▶ _The task_:
Begin at the line that contains "In terms of" and continue through the end of the records, outputting each line as one string in a JSON list. Skip blank lines and leave the pictures out.

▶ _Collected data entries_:
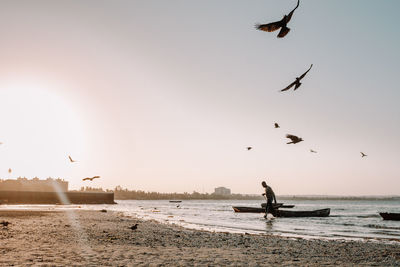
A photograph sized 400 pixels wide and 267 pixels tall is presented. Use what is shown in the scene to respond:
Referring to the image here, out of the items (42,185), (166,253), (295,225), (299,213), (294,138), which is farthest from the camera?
(42,185)

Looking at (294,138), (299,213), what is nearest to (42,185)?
(299,213)

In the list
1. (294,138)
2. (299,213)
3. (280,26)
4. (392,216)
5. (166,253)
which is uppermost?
(280,26)

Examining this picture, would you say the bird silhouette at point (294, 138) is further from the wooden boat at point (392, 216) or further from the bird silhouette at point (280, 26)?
the wooden boat at point (392, 216)

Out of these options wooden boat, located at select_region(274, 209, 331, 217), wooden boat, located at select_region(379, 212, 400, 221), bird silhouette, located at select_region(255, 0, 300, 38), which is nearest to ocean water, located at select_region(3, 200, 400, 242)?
wooden boat, located at select_region(274, 209, 331, 217)

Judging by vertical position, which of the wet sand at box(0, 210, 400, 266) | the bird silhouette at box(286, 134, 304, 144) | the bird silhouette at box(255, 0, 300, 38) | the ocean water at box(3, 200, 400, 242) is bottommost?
the ocean water at box(3, 200, 400, 242)

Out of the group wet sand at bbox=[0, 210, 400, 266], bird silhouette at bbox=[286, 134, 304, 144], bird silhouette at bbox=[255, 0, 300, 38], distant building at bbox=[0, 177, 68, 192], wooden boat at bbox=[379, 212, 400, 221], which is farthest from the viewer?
distant building at bbox=[0, 177, 68, 192]

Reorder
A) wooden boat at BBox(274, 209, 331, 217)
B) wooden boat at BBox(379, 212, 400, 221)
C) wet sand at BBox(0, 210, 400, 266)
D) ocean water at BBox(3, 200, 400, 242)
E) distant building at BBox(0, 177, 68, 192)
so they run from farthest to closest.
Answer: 1. distant building at BBox(0, 177, 68, 192)
2. wooden boat at BBox(379, 212, 400, 221)
3. wooden boat at BBox(274, 209, 331, 217)
4. ocean water at BBox(3, 200, 400, 242)
5. wet sand at BBox(0, 210, 400, 266)

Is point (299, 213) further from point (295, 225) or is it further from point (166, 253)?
point (166, 253)

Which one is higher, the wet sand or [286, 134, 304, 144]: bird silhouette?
[286, 134, 304, 144]: bird silhouette

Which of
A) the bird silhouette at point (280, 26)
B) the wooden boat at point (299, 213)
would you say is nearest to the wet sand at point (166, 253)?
the bird silhouette at point (280, 26)

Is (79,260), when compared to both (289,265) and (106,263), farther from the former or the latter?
(289,265)

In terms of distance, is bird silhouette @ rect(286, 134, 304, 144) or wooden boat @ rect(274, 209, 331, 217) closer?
bird silhouette @ rect(286, 134, 304, 144)

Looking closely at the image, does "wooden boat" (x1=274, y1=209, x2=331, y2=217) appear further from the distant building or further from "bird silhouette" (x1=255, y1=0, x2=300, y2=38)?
the distant building

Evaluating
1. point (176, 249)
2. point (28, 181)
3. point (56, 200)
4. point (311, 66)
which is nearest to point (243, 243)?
point (176, 249)
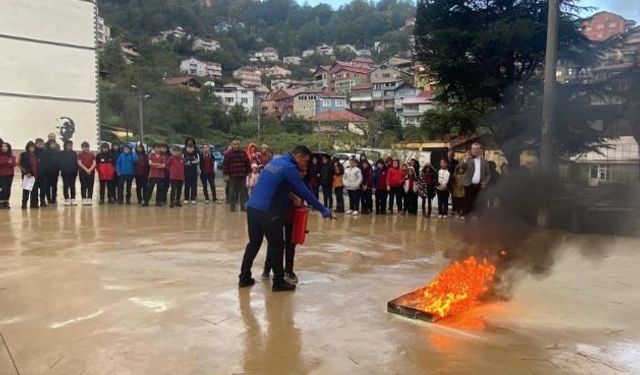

▶ _Written answer_:
[
  "In terms of distance, is bird silhouette @ rect(286, 134, 304, 144) or wooden boat @ rect(274, 209, 331, 217) closer?",
  "bird silhouette @ rect(286, 134, 304, 144)",
  "Looking closely at the image, does \"wooden boat\" (x1=274, y1=209, x2=331, y2=217) appear further from the distant building or further from \"bird silhouette\" (x1=255, y1=0, x2=300, y2=38)?",
  "the distant building",
  "Evaluating",
  "1. point (176, 249)",
  "2. point (28, 181)",
  "3. point (56, 200)",
  "4. point (311, 66)",
  "which is nearest to point (243, 243)?",
  "point (176, 249)"
]